WORK REQUEST: If a line in the entries below includes the string "California", copy it out.

Stored data entries
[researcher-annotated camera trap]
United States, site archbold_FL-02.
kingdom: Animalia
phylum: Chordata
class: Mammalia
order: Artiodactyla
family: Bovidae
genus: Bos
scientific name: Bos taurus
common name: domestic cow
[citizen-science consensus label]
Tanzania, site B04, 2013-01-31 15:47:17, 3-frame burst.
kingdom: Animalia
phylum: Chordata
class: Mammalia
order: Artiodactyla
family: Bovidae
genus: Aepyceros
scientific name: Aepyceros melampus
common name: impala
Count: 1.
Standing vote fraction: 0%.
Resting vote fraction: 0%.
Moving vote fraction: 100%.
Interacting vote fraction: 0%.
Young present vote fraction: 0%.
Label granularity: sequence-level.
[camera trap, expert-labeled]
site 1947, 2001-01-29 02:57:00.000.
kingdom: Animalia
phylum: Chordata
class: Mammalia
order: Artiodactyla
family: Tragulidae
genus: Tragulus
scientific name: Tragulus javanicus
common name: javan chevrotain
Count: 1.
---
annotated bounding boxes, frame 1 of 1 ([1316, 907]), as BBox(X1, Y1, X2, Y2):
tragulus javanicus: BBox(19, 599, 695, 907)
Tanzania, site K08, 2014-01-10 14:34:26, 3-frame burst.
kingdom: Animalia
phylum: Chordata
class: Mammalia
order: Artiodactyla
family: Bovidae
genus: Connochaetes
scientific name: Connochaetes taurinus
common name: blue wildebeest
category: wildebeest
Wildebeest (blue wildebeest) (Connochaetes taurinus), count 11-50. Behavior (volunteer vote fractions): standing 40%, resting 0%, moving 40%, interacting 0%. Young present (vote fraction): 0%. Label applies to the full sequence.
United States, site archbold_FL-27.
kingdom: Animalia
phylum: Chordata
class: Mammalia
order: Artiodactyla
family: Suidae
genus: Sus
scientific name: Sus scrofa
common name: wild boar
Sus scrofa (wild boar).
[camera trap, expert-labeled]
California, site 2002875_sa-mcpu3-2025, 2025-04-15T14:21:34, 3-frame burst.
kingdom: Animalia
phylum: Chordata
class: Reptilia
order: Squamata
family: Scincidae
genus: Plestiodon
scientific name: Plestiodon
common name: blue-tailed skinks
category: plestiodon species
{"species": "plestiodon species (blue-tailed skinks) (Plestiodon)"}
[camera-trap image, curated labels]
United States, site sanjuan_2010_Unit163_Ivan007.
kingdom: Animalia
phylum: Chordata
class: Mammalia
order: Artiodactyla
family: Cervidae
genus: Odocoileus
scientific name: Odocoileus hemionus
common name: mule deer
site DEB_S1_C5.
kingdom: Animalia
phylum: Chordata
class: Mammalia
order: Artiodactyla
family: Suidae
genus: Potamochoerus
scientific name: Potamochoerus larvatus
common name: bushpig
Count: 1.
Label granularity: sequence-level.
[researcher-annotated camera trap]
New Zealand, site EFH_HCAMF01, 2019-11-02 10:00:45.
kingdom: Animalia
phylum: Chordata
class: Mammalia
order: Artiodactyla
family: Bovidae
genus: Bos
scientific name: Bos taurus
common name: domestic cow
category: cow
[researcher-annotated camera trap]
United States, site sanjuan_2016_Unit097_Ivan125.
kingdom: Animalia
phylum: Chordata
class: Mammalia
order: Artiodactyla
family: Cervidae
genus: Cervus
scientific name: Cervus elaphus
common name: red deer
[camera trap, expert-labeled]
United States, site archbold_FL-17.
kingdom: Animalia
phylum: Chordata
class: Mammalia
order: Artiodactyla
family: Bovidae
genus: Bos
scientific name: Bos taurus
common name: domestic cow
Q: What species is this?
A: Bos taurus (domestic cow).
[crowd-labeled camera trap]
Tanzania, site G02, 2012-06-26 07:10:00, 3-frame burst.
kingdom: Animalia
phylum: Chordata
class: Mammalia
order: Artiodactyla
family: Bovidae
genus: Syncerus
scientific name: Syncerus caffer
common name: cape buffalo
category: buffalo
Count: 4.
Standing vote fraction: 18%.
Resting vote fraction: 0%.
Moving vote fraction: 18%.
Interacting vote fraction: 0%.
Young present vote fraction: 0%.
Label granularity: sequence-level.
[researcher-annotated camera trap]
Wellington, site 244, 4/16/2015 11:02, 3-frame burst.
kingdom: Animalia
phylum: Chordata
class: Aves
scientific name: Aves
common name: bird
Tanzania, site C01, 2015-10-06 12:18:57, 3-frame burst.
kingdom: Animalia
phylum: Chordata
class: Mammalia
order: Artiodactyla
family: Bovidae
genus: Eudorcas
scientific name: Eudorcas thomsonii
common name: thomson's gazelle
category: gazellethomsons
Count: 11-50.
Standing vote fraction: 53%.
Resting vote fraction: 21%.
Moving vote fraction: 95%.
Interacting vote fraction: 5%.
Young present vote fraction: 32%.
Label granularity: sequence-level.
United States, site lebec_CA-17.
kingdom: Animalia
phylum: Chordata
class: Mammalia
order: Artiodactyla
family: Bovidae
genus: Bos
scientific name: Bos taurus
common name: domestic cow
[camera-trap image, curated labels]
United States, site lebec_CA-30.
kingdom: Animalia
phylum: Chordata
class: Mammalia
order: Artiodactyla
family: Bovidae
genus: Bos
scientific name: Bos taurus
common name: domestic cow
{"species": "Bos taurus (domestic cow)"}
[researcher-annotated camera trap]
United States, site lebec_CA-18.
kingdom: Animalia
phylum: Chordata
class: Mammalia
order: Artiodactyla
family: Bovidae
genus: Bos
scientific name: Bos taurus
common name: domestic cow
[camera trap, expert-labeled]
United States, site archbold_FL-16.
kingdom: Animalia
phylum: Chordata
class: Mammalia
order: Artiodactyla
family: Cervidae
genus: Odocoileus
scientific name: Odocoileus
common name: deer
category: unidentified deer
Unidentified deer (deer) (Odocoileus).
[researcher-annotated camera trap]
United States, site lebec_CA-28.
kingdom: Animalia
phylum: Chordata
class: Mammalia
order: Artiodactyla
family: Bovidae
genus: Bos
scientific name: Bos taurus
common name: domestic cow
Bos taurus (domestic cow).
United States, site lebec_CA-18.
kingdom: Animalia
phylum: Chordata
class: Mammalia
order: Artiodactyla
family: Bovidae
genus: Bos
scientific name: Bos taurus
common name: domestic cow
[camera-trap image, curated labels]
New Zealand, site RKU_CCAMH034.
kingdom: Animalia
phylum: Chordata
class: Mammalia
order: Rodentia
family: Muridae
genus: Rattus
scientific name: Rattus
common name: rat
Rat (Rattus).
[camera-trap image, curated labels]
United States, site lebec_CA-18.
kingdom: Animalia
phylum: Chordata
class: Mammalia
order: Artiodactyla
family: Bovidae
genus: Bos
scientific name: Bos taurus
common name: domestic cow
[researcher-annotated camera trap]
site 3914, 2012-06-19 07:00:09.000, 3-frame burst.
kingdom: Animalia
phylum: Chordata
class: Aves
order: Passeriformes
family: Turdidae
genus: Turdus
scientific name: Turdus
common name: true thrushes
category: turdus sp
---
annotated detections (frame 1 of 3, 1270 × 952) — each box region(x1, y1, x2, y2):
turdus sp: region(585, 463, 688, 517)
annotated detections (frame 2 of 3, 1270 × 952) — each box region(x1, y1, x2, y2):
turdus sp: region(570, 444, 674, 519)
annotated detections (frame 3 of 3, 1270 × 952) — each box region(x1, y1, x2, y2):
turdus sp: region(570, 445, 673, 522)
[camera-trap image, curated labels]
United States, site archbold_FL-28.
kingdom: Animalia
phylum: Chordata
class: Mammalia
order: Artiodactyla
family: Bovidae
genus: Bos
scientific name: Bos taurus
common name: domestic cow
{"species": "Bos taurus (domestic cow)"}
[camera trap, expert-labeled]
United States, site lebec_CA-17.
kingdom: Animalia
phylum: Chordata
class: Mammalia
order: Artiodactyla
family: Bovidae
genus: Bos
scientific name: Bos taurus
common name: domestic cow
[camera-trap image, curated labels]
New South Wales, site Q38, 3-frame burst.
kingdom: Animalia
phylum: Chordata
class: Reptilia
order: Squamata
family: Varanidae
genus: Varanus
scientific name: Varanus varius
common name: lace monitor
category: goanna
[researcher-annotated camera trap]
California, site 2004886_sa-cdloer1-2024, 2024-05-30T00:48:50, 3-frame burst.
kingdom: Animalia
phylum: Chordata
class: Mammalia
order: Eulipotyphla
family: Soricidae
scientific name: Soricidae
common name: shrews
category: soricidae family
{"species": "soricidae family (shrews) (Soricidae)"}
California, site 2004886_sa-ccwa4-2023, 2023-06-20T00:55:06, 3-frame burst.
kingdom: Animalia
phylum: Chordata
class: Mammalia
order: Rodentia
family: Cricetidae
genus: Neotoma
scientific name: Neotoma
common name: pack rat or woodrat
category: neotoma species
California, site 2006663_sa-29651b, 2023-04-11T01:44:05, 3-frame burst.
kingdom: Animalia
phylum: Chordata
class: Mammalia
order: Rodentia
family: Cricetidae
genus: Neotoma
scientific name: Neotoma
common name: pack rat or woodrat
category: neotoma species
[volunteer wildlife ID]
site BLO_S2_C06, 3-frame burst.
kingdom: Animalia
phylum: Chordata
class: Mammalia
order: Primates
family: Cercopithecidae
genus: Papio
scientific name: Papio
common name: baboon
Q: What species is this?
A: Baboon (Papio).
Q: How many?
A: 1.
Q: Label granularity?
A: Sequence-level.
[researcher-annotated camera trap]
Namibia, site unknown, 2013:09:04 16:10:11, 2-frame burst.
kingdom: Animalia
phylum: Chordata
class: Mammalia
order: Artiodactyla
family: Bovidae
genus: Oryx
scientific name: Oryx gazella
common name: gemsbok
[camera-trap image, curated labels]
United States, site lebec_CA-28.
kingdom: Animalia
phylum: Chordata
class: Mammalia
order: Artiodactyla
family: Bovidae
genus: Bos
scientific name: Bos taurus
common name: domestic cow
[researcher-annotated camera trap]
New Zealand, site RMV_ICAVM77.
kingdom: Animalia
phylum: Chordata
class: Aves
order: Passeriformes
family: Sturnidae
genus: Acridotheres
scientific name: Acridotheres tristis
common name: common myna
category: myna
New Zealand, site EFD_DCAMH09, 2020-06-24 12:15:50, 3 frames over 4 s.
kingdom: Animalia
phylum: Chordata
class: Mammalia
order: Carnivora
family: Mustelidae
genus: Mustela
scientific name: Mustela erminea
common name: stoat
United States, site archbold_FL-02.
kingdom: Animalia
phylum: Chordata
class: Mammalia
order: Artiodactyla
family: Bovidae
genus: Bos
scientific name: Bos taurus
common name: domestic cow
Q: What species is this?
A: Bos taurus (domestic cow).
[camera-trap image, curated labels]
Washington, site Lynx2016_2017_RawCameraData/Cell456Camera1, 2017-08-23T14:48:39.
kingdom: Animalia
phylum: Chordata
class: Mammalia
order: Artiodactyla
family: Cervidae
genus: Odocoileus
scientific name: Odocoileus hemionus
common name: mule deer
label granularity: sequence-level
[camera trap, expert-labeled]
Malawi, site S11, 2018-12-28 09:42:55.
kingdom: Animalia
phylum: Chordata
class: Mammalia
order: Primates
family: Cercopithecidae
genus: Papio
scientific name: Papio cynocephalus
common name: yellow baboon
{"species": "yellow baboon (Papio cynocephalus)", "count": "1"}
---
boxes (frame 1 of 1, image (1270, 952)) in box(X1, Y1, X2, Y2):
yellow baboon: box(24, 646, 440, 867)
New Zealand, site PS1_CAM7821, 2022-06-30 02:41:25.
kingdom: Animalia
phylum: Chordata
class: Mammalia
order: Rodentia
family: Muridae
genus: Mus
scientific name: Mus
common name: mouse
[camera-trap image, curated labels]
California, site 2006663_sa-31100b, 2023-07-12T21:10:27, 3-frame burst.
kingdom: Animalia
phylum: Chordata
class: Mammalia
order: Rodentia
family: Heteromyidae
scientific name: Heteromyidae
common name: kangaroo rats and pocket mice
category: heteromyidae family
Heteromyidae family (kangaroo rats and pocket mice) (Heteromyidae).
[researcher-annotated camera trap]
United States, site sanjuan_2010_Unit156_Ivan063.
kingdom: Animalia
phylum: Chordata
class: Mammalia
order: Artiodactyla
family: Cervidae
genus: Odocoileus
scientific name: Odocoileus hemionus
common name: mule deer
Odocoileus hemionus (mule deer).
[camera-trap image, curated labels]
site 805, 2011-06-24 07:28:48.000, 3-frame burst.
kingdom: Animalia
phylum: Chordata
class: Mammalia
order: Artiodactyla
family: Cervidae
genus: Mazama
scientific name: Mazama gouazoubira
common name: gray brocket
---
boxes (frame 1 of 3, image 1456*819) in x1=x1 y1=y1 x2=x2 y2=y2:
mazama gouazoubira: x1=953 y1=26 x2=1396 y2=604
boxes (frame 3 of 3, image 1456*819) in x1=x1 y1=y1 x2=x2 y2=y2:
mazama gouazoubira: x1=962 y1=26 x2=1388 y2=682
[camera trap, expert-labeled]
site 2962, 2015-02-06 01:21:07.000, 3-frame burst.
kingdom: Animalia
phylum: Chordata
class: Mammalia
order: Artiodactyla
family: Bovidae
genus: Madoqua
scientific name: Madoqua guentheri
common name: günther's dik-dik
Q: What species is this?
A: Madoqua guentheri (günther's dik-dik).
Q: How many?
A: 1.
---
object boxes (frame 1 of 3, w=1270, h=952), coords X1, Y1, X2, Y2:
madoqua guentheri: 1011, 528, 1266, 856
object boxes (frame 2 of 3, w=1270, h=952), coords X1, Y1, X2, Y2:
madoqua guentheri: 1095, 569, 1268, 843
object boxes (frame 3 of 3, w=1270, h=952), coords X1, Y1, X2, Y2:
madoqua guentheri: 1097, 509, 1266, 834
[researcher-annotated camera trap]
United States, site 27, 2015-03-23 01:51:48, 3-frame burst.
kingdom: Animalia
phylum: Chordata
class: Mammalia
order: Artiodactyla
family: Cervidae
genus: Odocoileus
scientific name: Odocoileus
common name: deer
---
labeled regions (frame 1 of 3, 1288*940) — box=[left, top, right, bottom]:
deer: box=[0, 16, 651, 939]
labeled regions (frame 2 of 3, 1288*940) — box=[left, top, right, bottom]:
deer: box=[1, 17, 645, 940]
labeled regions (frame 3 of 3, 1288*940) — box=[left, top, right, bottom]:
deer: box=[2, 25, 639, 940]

RESULT OF THIS TASK:
California, site 2002875_sa-mcpu3-2025, 2025-04-15T14:21:34, 3-frame burst.
California, site 2004886_sa-cdloer1-2024, 2024-05-30T00:48:50, 3-frame burst.
California, site 2004886_sa-ccwa4-2023, 2023-06-20T00:55:06, 3-frame burst.
California, site 2006663_sa-29651b, 2023-04-11T01:44:05, 3-frame burst.
California, site 2006663_sa-31100b, 2023-07-12T21:10:27, 3-frame burst.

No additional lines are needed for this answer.